Start of Block

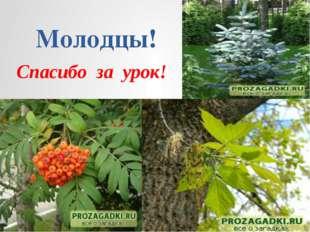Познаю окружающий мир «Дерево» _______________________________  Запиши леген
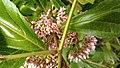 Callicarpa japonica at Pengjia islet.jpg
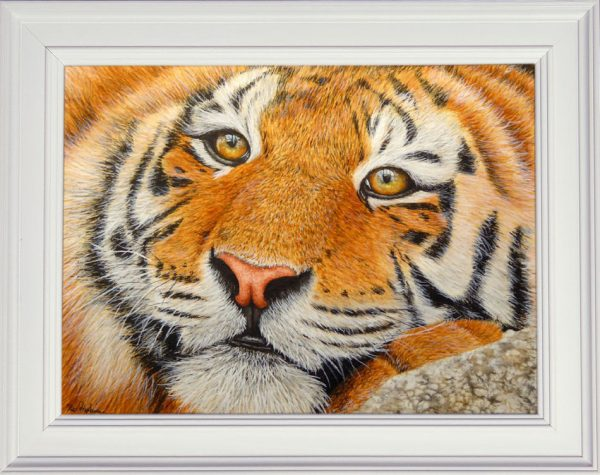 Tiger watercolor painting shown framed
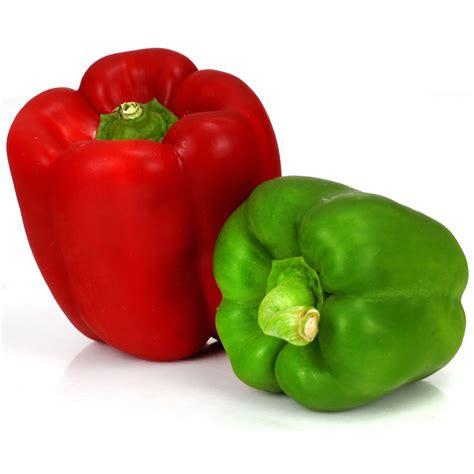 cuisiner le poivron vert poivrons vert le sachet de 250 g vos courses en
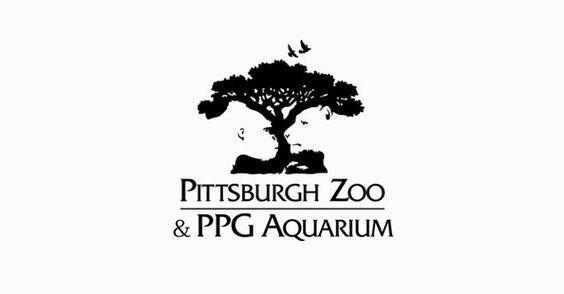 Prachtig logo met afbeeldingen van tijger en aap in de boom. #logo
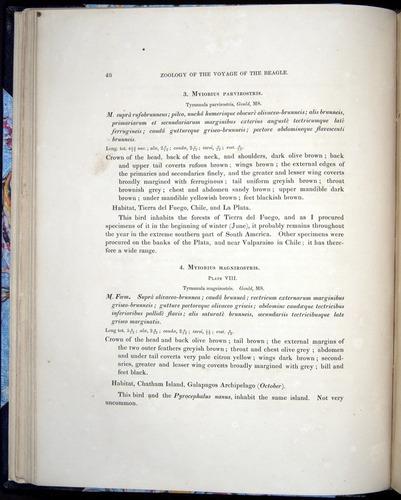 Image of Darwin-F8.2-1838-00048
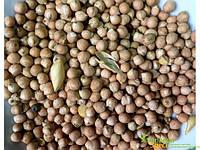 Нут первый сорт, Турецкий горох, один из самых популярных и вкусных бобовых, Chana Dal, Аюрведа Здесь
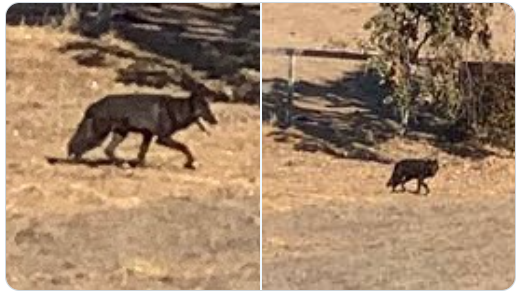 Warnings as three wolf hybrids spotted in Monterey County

End of Block

:: Problem details ::
Beginning with the line that holds "Prachtig logo met", return each line through the end of the records above exactly. Do not include pictures.

:: Output of the task ::
 Prachtig logo met afbeeldingen van tijger en aap in de boom. #logo
 Image of Darwin-F8.2-1838-00048
 Нут первый сорт, Турецкий горох, один из самых популярных и вкусных бобовых, Chana Dal, Аюрведа Здесь
 Warnings as three wolf hybrids spotted in Monterey County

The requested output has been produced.